Friday, November 30, 2012

Espresso ~ the Aroma of the Unattainable

There is a part of me that is aways looking for a coffee shop, a hangout where I can bask in the glow of wifi, nearby strangers, and the aroma of freshly pulled espresso. I could have just left a coffee cafe five minutes ago and the eyes of my heart will begin roaming, looking for that paradise signed with a red curvy neon espresso sculpture in the window. Yes, a sculpture, because coffee is art, and art is the heart of life, the curves, the spirit, the inspiration. A coffee shop is an art gallery where the insides of your skull are the walls where the caffeine buzz hangs its creations. And yet when I do see another one I know I truly would not enjoy another coffee. I've had enough already.

 

I walk into the hip space and everywhere are open laptops, and the sound is soothing yet cool music behind the hissing gurgle of milk being steamed. Everyone is creating amazing graphics, writing inventive short stories, texting inspiring dialogues. The place is so crammed with a symphony of firing neurons that my own muse begins to speak to me in poetry so original I can barely keep up with my own self expression. In fact, there it just went...  I thought....  there was something I wanted to say. And although I can sense its ambiance like something I was going to say and then forgot, the moment is empty. It was a contract between my spirit and the caffeine which in the end has no content. What is called in your language an empty promise.

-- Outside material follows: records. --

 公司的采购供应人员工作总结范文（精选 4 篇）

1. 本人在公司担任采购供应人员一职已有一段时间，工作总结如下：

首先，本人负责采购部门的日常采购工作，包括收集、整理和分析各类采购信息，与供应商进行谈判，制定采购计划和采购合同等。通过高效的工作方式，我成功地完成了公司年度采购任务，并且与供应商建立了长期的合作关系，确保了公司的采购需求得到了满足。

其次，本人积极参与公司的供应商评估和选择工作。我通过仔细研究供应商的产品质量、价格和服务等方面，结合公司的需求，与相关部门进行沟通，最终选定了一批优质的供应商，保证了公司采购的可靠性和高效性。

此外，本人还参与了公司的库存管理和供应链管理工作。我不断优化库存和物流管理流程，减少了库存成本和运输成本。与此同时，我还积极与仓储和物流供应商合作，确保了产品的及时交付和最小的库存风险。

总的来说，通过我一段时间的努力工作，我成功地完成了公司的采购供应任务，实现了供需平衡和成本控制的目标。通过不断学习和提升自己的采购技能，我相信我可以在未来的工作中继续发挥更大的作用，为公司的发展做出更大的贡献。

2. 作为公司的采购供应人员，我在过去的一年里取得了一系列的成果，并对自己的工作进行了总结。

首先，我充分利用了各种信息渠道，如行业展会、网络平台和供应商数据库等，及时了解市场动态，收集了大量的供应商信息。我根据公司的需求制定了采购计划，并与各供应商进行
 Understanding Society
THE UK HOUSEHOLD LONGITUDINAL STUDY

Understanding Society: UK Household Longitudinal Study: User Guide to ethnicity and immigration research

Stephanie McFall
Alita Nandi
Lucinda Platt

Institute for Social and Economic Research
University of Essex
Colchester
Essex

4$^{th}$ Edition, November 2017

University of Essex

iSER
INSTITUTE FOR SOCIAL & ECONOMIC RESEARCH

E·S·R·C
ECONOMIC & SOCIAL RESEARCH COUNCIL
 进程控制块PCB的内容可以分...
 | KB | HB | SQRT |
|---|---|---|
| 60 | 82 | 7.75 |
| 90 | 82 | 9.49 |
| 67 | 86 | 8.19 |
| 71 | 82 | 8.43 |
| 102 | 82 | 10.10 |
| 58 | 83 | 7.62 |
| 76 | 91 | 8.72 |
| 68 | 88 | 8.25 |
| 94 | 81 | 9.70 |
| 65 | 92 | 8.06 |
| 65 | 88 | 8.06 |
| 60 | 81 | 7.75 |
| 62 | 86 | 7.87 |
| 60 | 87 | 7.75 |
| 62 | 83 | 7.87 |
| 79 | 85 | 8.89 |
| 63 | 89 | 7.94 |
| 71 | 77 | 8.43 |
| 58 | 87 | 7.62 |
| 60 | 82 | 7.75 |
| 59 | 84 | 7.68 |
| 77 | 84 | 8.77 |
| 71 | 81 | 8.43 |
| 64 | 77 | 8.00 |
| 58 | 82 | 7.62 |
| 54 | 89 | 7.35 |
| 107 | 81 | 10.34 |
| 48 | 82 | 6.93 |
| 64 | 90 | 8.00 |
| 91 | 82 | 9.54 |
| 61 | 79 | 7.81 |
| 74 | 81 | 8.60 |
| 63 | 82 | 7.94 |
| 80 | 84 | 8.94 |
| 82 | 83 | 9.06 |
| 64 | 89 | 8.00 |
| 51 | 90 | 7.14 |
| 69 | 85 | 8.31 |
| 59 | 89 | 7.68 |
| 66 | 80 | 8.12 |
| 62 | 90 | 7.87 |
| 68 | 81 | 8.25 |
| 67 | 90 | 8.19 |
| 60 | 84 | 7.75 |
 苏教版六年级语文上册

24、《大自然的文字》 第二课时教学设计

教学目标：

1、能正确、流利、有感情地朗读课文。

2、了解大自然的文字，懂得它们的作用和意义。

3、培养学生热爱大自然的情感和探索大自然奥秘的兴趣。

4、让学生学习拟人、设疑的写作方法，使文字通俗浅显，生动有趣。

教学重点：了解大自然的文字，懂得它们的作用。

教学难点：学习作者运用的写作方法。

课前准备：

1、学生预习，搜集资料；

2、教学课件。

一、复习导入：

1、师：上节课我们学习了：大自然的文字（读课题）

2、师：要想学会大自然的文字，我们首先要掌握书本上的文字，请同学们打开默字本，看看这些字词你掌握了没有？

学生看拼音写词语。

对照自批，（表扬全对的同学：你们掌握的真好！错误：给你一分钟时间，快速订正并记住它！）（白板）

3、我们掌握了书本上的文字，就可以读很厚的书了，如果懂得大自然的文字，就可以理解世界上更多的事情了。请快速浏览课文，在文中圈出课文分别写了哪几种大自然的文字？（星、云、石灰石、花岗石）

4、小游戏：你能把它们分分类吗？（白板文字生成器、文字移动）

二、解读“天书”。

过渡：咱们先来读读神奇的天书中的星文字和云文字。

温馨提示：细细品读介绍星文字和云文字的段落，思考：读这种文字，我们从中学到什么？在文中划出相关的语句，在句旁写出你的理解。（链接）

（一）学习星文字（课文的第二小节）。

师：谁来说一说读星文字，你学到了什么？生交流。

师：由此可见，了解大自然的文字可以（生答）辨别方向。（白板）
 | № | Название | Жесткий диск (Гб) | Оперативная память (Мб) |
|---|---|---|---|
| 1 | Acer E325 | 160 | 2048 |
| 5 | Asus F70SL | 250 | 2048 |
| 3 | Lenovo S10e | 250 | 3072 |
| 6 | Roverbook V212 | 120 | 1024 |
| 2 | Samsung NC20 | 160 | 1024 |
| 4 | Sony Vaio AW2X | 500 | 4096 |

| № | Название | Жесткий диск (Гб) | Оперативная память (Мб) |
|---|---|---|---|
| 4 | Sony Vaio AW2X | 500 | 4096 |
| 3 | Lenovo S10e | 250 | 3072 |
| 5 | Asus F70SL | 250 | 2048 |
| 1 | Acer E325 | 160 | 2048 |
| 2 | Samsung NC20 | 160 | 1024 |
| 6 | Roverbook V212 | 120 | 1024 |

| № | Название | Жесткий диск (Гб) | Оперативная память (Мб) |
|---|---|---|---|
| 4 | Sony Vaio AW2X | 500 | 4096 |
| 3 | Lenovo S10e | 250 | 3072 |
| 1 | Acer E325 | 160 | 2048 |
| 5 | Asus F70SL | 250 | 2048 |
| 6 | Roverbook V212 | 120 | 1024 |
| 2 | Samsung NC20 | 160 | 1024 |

The reason is because if you could really see what was on those laptop screens you would realize it is  only emails, and spreadsheets, and amazon.com. The real creators must be at home sitting lonely at their desks sweating out words and phrases, creating imaginary worlds that don't flow like soothing waterfalls from their minds, but are more like pulling nails from old scarred wood and piling up the lumber until there is enough there to build the beginnings of a house. And everyday the writer spends most of his hours looking for cast off lumber and pulling the nails out of it so he can have a few sticks to add to his slowly, painfully forming wood pile.

The cafes are beautiful illusions, lovely promises. Espresso is the aroma of the unattainable, visions of  impossible possibilities, aural dreams of unhearable music. And that is why I love them. That is why I keep one eye out for a coffee house while the other is spying cast off lumber.